The actual masses of each sturgeon were compared with the corresponding masses obtained from the volume reconstruction model, and the results were plotted on a bar graph, as shown in Figure 10. In Group 1, 14 fish had predicted masses smaller than the measured masses, whereas 13 fish had predicted masses larger than the measured masses. In Group 2, 12 fish had smaller predicted masses, while 15 fish had larger predicted masses. Similarly, in Group 3, 11 fish had smaller predicted masses, while 16 fish had larger predicted masses.
To analyze further the cases where the predicted values were larger or smaller, all 81 fish were regrouped according to their true mass, as shown in Table 3. The table presents three sets: Set 1 with fish weighing less than 200 g, Set 2 with fish weighing between 200 g and 500 g, and Set 3 with fish weighing above 500 g. Among these sets, 80% of the fish had predicted values larger than the actual values in Set 1, as had 51% of the fish in Set 2 and 55% of the fish in Set 3.
To compare the influence of size on the accuracy of mass assessment quantitatively, further statistical analysis was performed on the experimental data. The 81 sturgeon were divided into three datasets based on their true mass. Similar to the previous method, a normality test using the Kolmogorov–Smirnov test indicated that the predicted mass in each dataset followed a normal distribution. Consequently, a one-way ANOVA revealed a significant difference between the datasets at the 0.05 significance level. Furthermore, the root mean square error (RMSE) was calculated for each dataset and to account for the different scales of the data. The RMSE was normalized by dividing it by the mean of the true mass. The results are presented in Table 4. Set 3 has the smallest normalized root mean square error (NRMSE), while Set 1 has the largest NRMSE.

4. Discussion

The present paper proposed a noninvasive volume reconstruction method for the precise mass estimation of sturgeon based on RGB-D sensor. Similar studies have been extensively reported [15,23,24]. This reliability was corroborated by other noninvasive fish mass estimation studies, supporting the validity of the technique used, as shown in Table 3.
To the best of our knowledge, this was the first paper to investigate nonintrusive mass estimation associated with volume reconstruction in sturgeon using RGB-D sensor. Studies on the nonintrusive mass estimation of other cultured fish species were previously reported. Laser scanning techniques were utilized by Almansa et al. to obtain volume measurements for estimating the biomass of a Senegalese sole population underwater [22]. However, the use of TOF-based lidar for estimating the biomass was limited by the low efficiency of imaging. Therefore, the method was only suitable for Senegalese sole, which swim very slowly. Moreover, the method exhibited overestimation in regard to low density or small fish in volume estimation. Therefore, in this paper, the measurement of the volume of sturgeon employed the RGB-D, which could obtain the depth information in real time. Fish volume was estimated by Silva et al. using the point cloud generated by a stereo camera to estimate fish mass [23]. However, the process involved calibrating a stereo camera, generating a disparity map with the Semi Global Block Matching algorithm, and creating a point cloud. Therefore, one limitation of the method was its reliance on the accuracy of the stereo camera calibration and the quality of the generated point cloud. The process was also sensitive to environmental conditions, such as lighting and water clarity, which may affect the quality of the stereo images and, consequently, the point cloud. This paper utilized an RGB-D camera with polarizing film. The strategy required no special hardware and intensive calculation, and it could minimize the reflection from the water surface. Saberioon and Cisar employed a Kinect RGB-D camera to capture the depth map and top view images of 295 seabass of varying sizes, from which the dorsal geometric features of fish were extracted for mass estimation [24]. However, the method’s reliance on specific dorsal geometrical features may limit its generalizability across different fish species or sizes, potentially constraining its applicability. In this paper, the volume reconstruction was based on the difference in thickness between the upper and lower surfaces, which offered greater generalizability to other fish species.

[EXTRACTED DATA]
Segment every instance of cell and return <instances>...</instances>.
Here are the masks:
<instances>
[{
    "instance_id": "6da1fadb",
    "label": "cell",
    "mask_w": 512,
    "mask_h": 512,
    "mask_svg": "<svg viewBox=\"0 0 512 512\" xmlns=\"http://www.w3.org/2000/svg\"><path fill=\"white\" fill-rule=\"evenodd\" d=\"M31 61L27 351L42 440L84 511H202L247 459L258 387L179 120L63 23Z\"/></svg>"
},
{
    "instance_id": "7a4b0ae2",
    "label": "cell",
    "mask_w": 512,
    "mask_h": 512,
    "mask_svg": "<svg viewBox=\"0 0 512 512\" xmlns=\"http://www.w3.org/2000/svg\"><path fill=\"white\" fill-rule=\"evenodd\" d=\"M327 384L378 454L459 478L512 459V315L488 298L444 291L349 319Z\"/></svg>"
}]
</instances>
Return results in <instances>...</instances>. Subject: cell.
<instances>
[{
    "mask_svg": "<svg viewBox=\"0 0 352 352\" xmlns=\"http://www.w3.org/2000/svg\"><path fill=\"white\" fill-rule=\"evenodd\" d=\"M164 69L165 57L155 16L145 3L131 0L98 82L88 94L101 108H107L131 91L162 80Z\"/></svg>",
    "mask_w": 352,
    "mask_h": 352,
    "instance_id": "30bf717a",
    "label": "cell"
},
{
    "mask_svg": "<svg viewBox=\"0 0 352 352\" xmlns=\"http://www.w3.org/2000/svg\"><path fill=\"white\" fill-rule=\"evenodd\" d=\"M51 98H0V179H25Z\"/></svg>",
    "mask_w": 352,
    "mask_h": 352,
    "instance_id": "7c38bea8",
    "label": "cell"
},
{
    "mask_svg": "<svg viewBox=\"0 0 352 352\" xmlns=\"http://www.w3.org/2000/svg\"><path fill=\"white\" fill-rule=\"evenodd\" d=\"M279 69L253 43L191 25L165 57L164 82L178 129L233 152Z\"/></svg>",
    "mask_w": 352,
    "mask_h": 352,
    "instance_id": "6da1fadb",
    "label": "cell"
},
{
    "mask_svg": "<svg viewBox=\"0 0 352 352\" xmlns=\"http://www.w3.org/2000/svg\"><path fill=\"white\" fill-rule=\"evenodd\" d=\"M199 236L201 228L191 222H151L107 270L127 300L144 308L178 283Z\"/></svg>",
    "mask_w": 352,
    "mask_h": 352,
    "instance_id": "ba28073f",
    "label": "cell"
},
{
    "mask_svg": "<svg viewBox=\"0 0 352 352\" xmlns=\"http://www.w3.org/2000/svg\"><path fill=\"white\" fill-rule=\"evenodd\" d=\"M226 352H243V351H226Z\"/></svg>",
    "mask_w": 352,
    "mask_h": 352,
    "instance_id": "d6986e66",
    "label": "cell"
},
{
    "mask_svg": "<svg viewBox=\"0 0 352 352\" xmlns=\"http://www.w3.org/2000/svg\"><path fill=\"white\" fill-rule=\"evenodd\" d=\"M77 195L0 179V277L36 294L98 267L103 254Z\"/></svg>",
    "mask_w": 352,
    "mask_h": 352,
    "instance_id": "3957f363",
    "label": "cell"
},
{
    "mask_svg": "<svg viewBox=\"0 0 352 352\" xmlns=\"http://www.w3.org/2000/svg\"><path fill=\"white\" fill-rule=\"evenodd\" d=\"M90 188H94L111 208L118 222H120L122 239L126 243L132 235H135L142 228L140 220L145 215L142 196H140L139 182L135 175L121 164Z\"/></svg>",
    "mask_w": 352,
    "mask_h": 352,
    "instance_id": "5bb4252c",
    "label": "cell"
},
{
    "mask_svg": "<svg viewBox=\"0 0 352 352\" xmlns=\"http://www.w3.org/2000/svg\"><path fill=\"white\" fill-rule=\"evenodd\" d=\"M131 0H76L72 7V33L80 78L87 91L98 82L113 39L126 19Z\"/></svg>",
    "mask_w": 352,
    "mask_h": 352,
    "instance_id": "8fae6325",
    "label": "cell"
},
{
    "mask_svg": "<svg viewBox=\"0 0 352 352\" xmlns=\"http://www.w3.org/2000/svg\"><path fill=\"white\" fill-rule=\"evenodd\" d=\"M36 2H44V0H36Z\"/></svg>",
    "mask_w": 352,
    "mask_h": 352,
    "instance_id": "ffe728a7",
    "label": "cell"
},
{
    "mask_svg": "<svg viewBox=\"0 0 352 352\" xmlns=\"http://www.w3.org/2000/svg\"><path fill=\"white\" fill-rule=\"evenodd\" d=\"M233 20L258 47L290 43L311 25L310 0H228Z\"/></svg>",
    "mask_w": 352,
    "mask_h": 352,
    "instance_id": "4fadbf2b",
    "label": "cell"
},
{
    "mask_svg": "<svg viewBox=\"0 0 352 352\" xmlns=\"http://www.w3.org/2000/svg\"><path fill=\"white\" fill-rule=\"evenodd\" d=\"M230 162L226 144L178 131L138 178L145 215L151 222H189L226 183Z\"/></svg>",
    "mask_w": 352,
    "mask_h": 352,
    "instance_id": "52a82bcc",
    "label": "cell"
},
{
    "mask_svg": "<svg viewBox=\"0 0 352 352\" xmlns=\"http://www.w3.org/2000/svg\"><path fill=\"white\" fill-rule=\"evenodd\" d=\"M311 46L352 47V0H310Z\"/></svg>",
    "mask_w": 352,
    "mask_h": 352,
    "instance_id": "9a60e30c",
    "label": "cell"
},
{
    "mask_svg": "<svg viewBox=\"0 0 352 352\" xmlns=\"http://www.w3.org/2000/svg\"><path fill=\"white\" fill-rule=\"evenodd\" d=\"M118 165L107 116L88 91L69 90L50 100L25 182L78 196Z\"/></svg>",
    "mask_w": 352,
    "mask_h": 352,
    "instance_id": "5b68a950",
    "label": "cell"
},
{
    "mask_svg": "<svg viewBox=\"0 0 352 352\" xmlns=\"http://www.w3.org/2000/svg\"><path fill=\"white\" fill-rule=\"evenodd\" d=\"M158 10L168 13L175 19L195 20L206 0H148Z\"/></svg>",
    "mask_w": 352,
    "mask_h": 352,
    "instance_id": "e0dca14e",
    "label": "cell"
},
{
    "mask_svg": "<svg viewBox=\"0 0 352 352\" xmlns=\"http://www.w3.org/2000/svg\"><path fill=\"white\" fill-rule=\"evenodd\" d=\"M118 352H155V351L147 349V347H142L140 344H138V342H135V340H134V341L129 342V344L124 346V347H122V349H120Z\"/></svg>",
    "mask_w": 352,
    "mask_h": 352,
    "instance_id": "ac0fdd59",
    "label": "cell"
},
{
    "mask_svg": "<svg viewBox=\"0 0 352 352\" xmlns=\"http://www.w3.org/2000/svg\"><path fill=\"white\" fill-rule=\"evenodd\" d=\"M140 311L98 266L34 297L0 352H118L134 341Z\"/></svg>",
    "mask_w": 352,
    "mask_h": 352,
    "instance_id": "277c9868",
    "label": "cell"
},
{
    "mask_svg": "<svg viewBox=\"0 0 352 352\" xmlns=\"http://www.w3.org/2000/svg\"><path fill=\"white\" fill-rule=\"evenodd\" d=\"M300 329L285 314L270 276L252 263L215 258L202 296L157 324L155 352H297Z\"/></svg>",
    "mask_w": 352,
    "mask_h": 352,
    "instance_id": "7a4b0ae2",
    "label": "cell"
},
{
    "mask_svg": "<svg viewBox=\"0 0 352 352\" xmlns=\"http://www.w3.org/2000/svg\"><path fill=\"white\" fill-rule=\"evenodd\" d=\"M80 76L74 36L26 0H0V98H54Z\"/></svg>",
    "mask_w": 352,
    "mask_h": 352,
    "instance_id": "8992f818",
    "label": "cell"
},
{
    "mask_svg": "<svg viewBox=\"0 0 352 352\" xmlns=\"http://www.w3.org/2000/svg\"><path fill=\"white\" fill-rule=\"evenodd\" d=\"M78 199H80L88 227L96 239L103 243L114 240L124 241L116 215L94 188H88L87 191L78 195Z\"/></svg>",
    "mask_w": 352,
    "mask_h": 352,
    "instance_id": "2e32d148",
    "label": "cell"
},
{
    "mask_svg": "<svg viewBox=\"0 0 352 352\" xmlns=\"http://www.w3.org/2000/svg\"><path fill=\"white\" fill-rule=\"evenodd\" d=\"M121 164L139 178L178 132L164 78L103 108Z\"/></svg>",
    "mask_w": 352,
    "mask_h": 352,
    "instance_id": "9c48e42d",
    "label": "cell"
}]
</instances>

[TRY IT] According to the sturgeon mass estimation text, which set of fish had the smallest normalized root mean square error?

[RESPONSE] Set 3, the fish weighing above 500 g.